🤖 AI Summary
Detecting online hate speech and identifying its targets in Devanagari-script languages—such as Hindi and Nepali—is hindered by scarce annotated data, the high computational cost of full fine-tuning large language models (LLMs), and a lack of specialized tooling. Method: This work pioneers the systematic application of parameter-efficient fine-tuning (PEFT) techniques—including LoRA and Adapter—to this low-resource multilingual setting, integrating them with multilingual LLMs (IndicBERT, mT5, and Phi-3) and leveraging cross-lingual transfer alongside task-oriented prompt design. Results: Evaluated on Thapa et al.’s (2025) bilingual Devanagari hate speech dataset, our approach achieves an F1 score of 86.3%, substantially outperforming both full fine-tuning and conventional classifiers. This study bridges a critical gap in fine-grained content safety for Devanagari languages and empirically validates the effectiveness and scalability of lightweight model adaptation for resource-constrained languages.
📝 Abstract
The detection of hate speech has become increasingly important in combating online hostility and its real-world consequences.
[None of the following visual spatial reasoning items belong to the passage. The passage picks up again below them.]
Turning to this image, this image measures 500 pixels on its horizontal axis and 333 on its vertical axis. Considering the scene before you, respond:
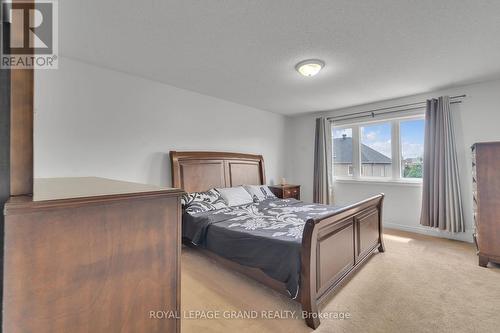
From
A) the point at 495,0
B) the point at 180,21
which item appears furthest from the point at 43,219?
the point at 495,0

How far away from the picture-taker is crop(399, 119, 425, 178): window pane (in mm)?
3986

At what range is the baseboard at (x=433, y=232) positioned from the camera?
11.5 feet

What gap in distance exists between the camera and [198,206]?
3.16 meters

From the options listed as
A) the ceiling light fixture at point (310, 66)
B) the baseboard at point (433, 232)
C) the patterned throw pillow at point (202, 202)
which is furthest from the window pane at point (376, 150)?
the patterned throw pillow at point (202, 202)

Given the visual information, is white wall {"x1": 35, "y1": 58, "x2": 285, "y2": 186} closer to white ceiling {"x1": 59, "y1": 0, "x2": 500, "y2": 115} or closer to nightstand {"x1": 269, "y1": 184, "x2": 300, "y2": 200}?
white ceiling {"x1": 59, "y1": 0, "x2": 500, "y2": 115}

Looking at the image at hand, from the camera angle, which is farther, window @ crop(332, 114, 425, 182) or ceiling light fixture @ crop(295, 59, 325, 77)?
window @ crop(332, 114, 425, 182)

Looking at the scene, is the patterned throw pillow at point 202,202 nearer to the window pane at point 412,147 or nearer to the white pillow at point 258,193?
the white pillow at point 258,193

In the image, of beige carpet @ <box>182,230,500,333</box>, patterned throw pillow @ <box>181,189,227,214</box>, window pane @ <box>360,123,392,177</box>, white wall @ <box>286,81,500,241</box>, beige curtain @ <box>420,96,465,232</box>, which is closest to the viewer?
beige carpet @ <box>182,230,500,333</box>

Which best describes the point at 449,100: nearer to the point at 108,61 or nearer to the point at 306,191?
the point at 306,191

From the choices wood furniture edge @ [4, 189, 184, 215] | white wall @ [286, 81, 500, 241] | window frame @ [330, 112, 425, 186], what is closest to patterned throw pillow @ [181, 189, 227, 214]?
wood furniture edge @ [4, 189, 184, 215]

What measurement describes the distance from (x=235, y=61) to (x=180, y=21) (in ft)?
2.70

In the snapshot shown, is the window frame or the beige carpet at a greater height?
the window frame

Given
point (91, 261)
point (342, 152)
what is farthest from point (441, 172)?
point (91, 261)

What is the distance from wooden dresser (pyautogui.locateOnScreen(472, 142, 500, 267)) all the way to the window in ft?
4.07
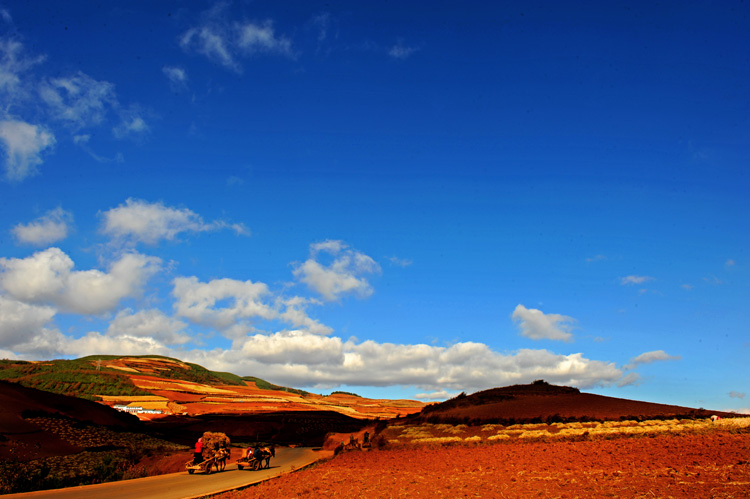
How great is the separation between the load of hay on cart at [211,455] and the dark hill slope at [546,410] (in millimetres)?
23089

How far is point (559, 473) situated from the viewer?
1630 centimetres

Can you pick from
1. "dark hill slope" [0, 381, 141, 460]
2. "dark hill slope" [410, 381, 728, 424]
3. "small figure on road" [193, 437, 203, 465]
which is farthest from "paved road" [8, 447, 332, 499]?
"dark hill slope" [410, 381, 728, 424]

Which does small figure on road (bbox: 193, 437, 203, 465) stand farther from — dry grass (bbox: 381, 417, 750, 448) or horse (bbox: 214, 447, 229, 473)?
dry grass (bbox: 381, 417, 750, 448)

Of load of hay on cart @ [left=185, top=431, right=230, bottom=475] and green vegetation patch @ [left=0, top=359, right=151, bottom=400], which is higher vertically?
green vegetation patch @ [left=0, top=359, right=151, bottom=400]

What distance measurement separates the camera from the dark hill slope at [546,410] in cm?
3588

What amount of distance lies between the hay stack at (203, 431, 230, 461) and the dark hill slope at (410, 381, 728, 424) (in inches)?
901

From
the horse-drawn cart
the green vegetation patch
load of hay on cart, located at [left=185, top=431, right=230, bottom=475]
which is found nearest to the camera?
the horse-drawn cart

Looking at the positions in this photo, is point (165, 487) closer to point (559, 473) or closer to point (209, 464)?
point (209, 464)

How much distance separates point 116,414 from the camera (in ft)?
139

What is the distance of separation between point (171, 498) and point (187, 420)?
54.2m

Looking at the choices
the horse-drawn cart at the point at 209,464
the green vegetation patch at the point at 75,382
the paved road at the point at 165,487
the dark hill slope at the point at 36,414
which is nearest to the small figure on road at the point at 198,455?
the horse-drawn cart at the point at 209,464

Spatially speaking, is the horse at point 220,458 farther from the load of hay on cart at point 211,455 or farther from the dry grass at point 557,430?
the dry grass at point 557,430

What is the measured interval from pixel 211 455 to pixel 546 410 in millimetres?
29073

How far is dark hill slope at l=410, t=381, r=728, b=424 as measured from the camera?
118 feet
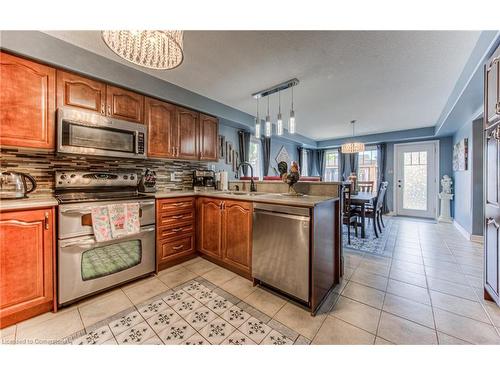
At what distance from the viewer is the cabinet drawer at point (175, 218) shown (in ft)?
7.45

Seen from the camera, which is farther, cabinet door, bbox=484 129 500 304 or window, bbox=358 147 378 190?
window, bbox=358 147 378 190

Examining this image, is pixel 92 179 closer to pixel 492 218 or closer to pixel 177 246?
pixel 177 246

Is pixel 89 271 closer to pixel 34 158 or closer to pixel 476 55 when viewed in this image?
pixel 34 158

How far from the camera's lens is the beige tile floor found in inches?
53.3

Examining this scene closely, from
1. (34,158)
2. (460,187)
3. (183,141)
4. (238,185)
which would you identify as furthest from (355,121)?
(34,158)

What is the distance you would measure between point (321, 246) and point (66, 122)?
255 centimetres

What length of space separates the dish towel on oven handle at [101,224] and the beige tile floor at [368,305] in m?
0.56

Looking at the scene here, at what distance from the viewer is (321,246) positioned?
169cm

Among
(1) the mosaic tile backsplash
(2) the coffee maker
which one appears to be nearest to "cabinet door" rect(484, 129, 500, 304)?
(2) the coffee maker

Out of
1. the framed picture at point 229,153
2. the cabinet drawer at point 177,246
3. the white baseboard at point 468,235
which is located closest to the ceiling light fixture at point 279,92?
the framed picture at point 229,153

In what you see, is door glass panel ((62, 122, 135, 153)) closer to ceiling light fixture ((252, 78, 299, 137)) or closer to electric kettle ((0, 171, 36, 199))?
electric kettle ((0, 171, 36, 199))

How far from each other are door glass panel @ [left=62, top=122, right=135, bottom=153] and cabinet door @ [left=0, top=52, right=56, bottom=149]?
11cm

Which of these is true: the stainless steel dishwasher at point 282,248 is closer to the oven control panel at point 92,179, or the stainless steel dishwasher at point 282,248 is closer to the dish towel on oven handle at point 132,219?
the dish towel on oven handle at point 132,219

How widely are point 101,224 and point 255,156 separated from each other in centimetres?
364
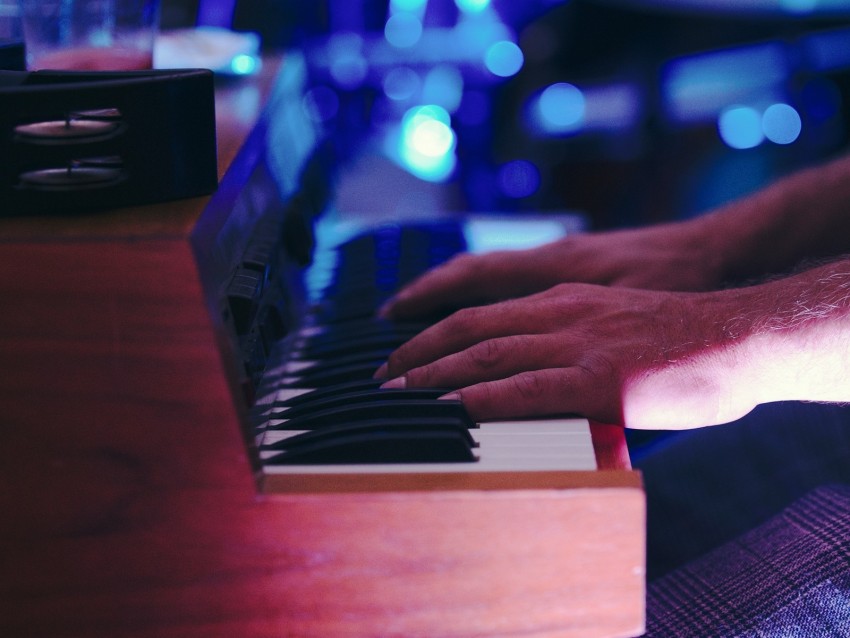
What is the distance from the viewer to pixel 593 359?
755mm

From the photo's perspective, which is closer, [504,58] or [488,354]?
[488,354]

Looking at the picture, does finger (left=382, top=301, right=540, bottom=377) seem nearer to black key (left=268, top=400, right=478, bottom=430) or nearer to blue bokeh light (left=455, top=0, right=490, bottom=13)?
black key (left=268, top=400, right=478, bottom=430)

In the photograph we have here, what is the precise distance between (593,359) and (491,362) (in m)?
0.10

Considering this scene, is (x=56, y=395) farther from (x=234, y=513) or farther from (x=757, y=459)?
(x=757, y=459)

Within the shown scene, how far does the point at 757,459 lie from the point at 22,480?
0.91 metres

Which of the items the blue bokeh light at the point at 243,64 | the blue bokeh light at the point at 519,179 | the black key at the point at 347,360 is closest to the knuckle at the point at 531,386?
the black key at the point at 347,360

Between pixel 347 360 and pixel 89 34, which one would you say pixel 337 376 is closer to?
pixel 347 360

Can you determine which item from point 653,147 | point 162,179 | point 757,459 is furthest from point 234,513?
point 653,147

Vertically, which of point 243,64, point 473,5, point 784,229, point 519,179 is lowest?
point 519,179

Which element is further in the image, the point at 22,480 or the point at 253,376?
the point at 253,376

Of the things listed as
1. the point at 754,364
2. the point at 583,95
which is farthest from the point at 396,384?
the point at 583,95

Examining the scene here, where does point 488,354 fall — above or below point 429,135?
above

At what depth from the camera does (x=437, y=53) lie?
3652 millimetres

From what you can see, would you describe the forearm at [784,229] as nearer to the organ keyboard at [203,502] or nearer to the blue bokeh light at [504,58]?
the organ keyboard at [203,502]
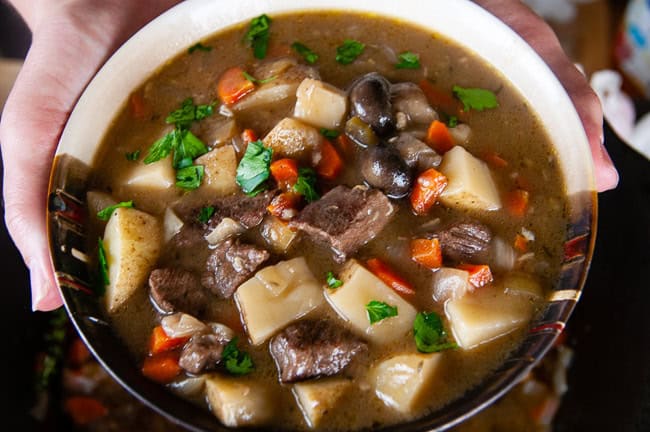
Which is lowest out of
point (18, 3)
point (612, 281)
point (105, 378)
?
point (105, 378)

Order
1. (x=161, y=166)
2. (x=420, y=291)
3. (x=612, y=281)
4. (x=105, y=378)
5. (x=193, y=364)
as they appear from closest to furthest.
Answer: (x=193, y=364) < (x=420, y=291) < (x=161, y=166) < (x=612, y=281) < (x=105, y=378)

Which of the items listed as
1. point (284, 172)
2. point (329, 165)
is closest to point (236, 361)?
point (284, 172)

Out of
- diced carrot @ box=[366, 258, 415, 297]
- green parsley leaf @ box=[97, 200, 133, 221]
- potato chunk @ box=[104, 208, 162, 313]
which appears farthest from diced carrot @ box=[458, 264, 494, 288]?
green parsley leaf @ box=[97, 200, 133, 221]

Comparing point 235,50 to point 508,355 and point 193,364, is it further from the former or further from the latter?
point 508,355

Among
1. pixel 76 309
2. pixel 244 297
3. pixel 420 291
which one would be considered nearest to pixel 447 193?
pixel 420 291

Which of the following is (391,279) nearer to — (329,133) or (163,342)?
(329,133)

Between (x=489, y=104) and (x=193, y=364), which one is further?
(x=489, y=104)

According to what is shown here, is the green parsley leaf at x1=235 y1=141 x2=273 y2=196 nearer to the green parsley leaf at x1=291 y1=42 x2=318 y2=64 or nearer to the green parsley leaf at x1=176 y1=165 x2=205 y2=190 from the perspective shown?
the green parsley leaf at x1=176 y1=165 x2=205 y2=190
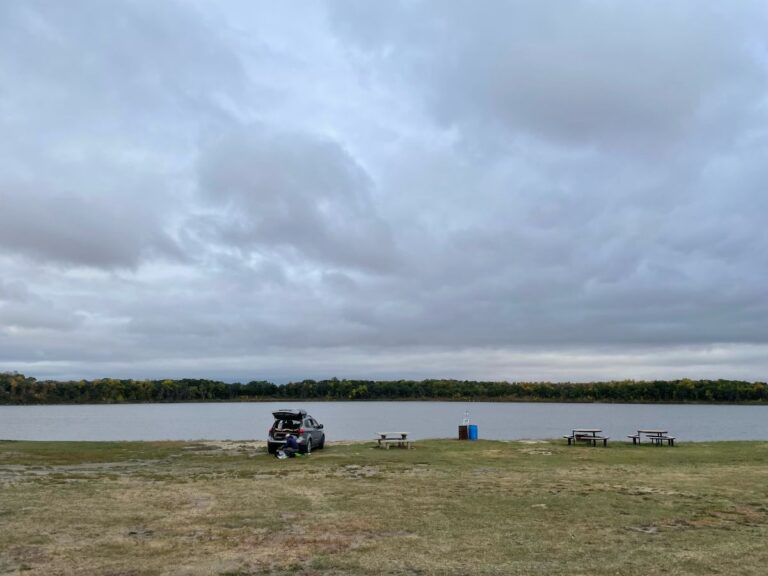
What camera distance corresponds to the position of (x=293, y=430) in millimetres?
26688

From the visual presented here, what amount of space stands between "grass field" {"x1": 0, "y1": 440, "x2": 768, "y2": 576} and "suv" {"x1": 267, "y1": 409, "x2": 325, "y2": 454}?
2.60m

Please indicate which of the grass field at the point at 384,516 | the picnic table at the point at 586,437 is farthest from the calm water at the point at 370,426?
the grass field at the point at 384,516

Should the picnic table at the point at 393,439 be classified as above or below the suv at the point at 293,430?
below

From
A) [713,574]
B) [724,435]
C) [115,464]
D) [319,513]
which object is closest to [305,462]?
[115,464]

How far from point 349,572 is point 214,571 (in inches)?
74.5

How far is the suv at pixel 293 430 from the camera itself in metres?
26.3

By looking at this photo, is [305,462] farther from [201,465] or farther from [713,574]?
[713,574]

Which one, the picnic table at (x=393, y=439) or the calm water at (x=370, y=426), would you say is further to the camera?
the calm water at (x=370, y=426)

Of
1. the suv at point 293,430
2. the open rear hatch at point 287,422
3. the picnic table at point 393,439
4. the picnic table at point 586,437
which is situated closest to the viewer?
the suv at point 293,430

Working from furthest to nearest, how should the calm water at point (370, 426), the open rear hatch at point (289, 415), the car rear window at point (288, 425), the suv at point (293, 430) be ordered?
the calm water at point (370, 426) < the car rear window at point (288, 425) < the open rear hatch at point (289, 415) < the suv at point (293, 430)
Despite recent advancements, there is limited research addressing hate speech detection in Devanagari-scripted languages, where resources and tools are scarce. While large language models (LLMs) have shown promise in language-related tasks, traditional fine-tuning approaches are often infeasible given the size of the models. In this paper, we propose a Parameter Efficient Fine tuning (PEFT) based solution for hate speech detection and target identification. We evaluate multiple LLMs on the Devanagari dataset provided by (Thapa et al., 2025), which contains annotated instances in 2 languages - Hindi and Nepali. The results demonstrate the efficacy of our approach in handling Devanagari-scripted content.